-- START OF READING PASSAGE --
Winter has officially pushed its way into our little world on the farm.
The mornings are bitter. The temperatures are at or below freezing.
The dogs have donned their sweaters (they’re bully mixes, the only thing they hate more than water is cold).
And the last of the acorns I have drying are under assault by squirrels desperate to get their hands on every morsel for their winter stores.
But it’s all part of the changing of the seasons.
In fact, here on the homestead, all is right with the world.
And as expected, November isn’t winding to a close with despair… but celebration.
The Invesco QQQ ETF (QQQ) – the proxy for the Nasdaq 100 – will exit the month with a double-digit gain after setting a new 52-week high. Not only that, the tech heavyweights will end November with a gain for the eleventh time in the last 12 years.
But now, we dive into arguably the most important month for the markets of the year – December.
And for investors, will it be another holiday gift? Or will it be a lump of coal in their stockings?
-- END OF READING PASSAGE --
:: WRITTEN EXERCISE ::
In the passage on winter and the markets, how many times in the last 12 years will the tech heavyweights have ended November with a gain?
-- START OF DATA SHOWN --
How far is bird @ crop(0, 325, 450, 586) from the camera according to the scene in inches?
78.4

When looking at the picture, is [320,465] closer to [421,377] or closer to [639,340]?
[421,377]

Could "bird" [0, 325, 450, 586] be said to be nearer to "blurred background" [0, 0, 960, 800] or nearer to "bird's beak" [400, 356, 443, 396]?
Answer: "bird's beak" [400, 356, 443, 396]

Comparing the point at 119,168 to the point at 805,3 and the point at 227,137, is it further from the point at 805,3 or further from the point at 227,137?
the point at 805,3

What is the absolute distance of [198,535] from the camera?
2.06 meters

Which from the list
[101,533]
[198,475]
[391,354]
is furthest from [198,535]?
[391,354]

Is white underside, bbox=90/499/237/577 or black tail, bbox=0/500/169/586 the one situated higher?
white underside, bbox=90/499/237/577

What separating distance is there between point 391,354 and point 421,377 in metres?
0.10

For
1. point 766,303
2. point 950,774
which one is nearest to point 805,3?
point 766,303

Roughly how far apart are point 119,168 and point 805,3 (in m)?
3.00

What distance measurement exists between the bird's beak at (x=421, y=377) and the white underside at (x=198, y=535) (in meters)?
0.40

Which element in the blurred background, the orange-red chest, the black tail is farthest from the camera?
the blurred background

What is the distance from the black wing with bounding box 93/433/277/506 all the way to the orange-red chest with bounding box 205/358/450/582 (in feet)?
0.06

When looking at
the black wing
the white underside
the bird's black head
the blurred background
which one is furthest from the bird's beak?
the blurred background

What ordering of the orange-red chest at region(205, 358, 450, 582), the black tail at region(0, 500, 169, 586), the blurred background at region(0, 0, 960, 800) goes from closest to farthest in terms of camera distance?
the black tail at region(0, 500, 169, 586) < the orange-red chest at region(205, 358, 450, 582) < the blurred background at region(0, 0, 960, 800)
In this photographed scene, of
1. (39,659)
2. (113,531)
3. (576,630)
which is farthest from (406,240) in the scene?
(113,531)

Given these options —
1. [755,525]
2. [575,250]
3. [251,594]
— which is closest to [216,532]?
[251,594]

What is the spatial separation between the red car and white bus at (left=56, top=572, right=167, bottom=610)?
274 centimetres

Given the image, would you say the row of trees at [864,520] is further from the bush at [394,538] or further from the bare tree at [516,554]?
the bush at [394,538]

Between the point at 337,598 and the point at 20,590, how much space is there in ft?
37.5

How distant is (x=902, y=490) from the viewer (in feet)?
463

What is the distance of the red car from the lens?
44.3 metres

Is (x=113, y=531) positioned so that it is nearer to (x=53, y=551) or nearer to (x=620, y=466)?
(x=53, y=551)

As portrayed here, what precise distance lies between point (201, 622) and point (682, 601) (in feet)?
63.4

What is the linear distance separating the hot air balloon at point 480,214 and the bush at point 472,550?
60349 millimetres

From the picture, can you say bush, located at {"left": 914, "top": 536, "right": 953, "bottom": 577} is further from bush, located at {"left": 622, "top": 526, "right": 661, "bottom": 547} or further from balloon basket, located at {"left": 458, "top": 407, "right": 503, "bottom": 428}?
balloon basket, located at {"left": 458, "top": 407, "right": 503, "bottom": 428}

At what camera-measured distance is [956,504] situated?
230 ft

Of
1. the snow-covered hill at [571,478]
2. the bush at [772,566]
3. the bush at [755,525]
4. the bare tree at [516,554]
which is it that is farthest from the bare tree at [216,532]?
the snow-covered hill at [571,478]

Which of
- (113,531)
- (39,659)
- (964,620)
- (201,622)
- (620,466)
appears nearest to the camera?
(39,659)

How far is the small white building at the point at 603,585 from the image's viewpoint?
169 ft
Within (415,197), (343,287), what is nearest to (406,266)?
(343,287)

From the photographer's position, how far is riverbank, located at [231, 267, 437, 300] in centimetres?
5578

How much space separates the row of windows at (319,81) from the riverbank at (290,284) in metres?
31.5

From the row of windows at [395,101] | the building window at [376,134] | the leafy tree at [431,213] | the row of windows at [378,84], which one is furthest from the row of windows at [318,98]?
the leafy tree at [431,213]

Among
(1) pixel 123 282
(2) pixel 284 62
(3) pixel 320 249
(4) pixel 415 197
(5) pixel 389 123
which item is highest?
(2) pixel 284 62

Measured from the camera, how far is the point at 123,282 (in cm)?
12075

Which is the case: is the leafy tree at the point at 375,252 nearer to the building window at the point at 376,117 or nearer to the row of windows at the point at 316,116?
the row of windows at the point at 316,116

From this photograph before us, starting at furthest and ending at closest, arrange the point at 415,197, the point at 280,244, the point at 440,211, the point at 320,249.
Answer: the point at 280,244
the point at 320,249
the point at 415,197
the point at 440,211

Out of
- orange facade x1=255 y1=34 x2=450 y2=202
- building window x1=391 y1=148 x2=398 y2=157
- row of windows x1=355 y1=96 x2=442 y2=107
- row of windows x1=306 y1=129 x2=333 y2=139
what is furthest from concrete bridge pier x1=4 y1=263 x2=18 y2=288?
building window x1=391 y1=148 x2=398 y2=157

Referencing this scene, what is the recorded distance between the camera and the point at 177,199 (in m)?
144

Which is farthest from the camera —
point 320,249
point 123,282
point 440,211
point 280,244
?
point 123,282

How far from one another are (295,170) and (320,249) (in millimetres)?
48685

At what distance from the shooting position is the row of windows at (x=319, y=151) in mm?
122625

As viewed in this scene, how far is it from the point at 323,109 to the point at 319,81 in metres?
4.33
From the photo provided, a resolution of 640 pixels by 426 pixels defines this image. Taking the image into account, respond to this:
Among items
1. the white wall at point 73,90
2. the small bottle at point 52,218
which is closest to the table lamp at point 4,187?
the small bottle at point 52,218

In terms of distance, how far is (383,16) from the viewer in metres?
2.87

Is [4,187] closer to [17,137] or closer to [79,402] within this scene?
-- END OF DATA SHOWN --
:: EXPECTED ANSWER ::
Eleven times.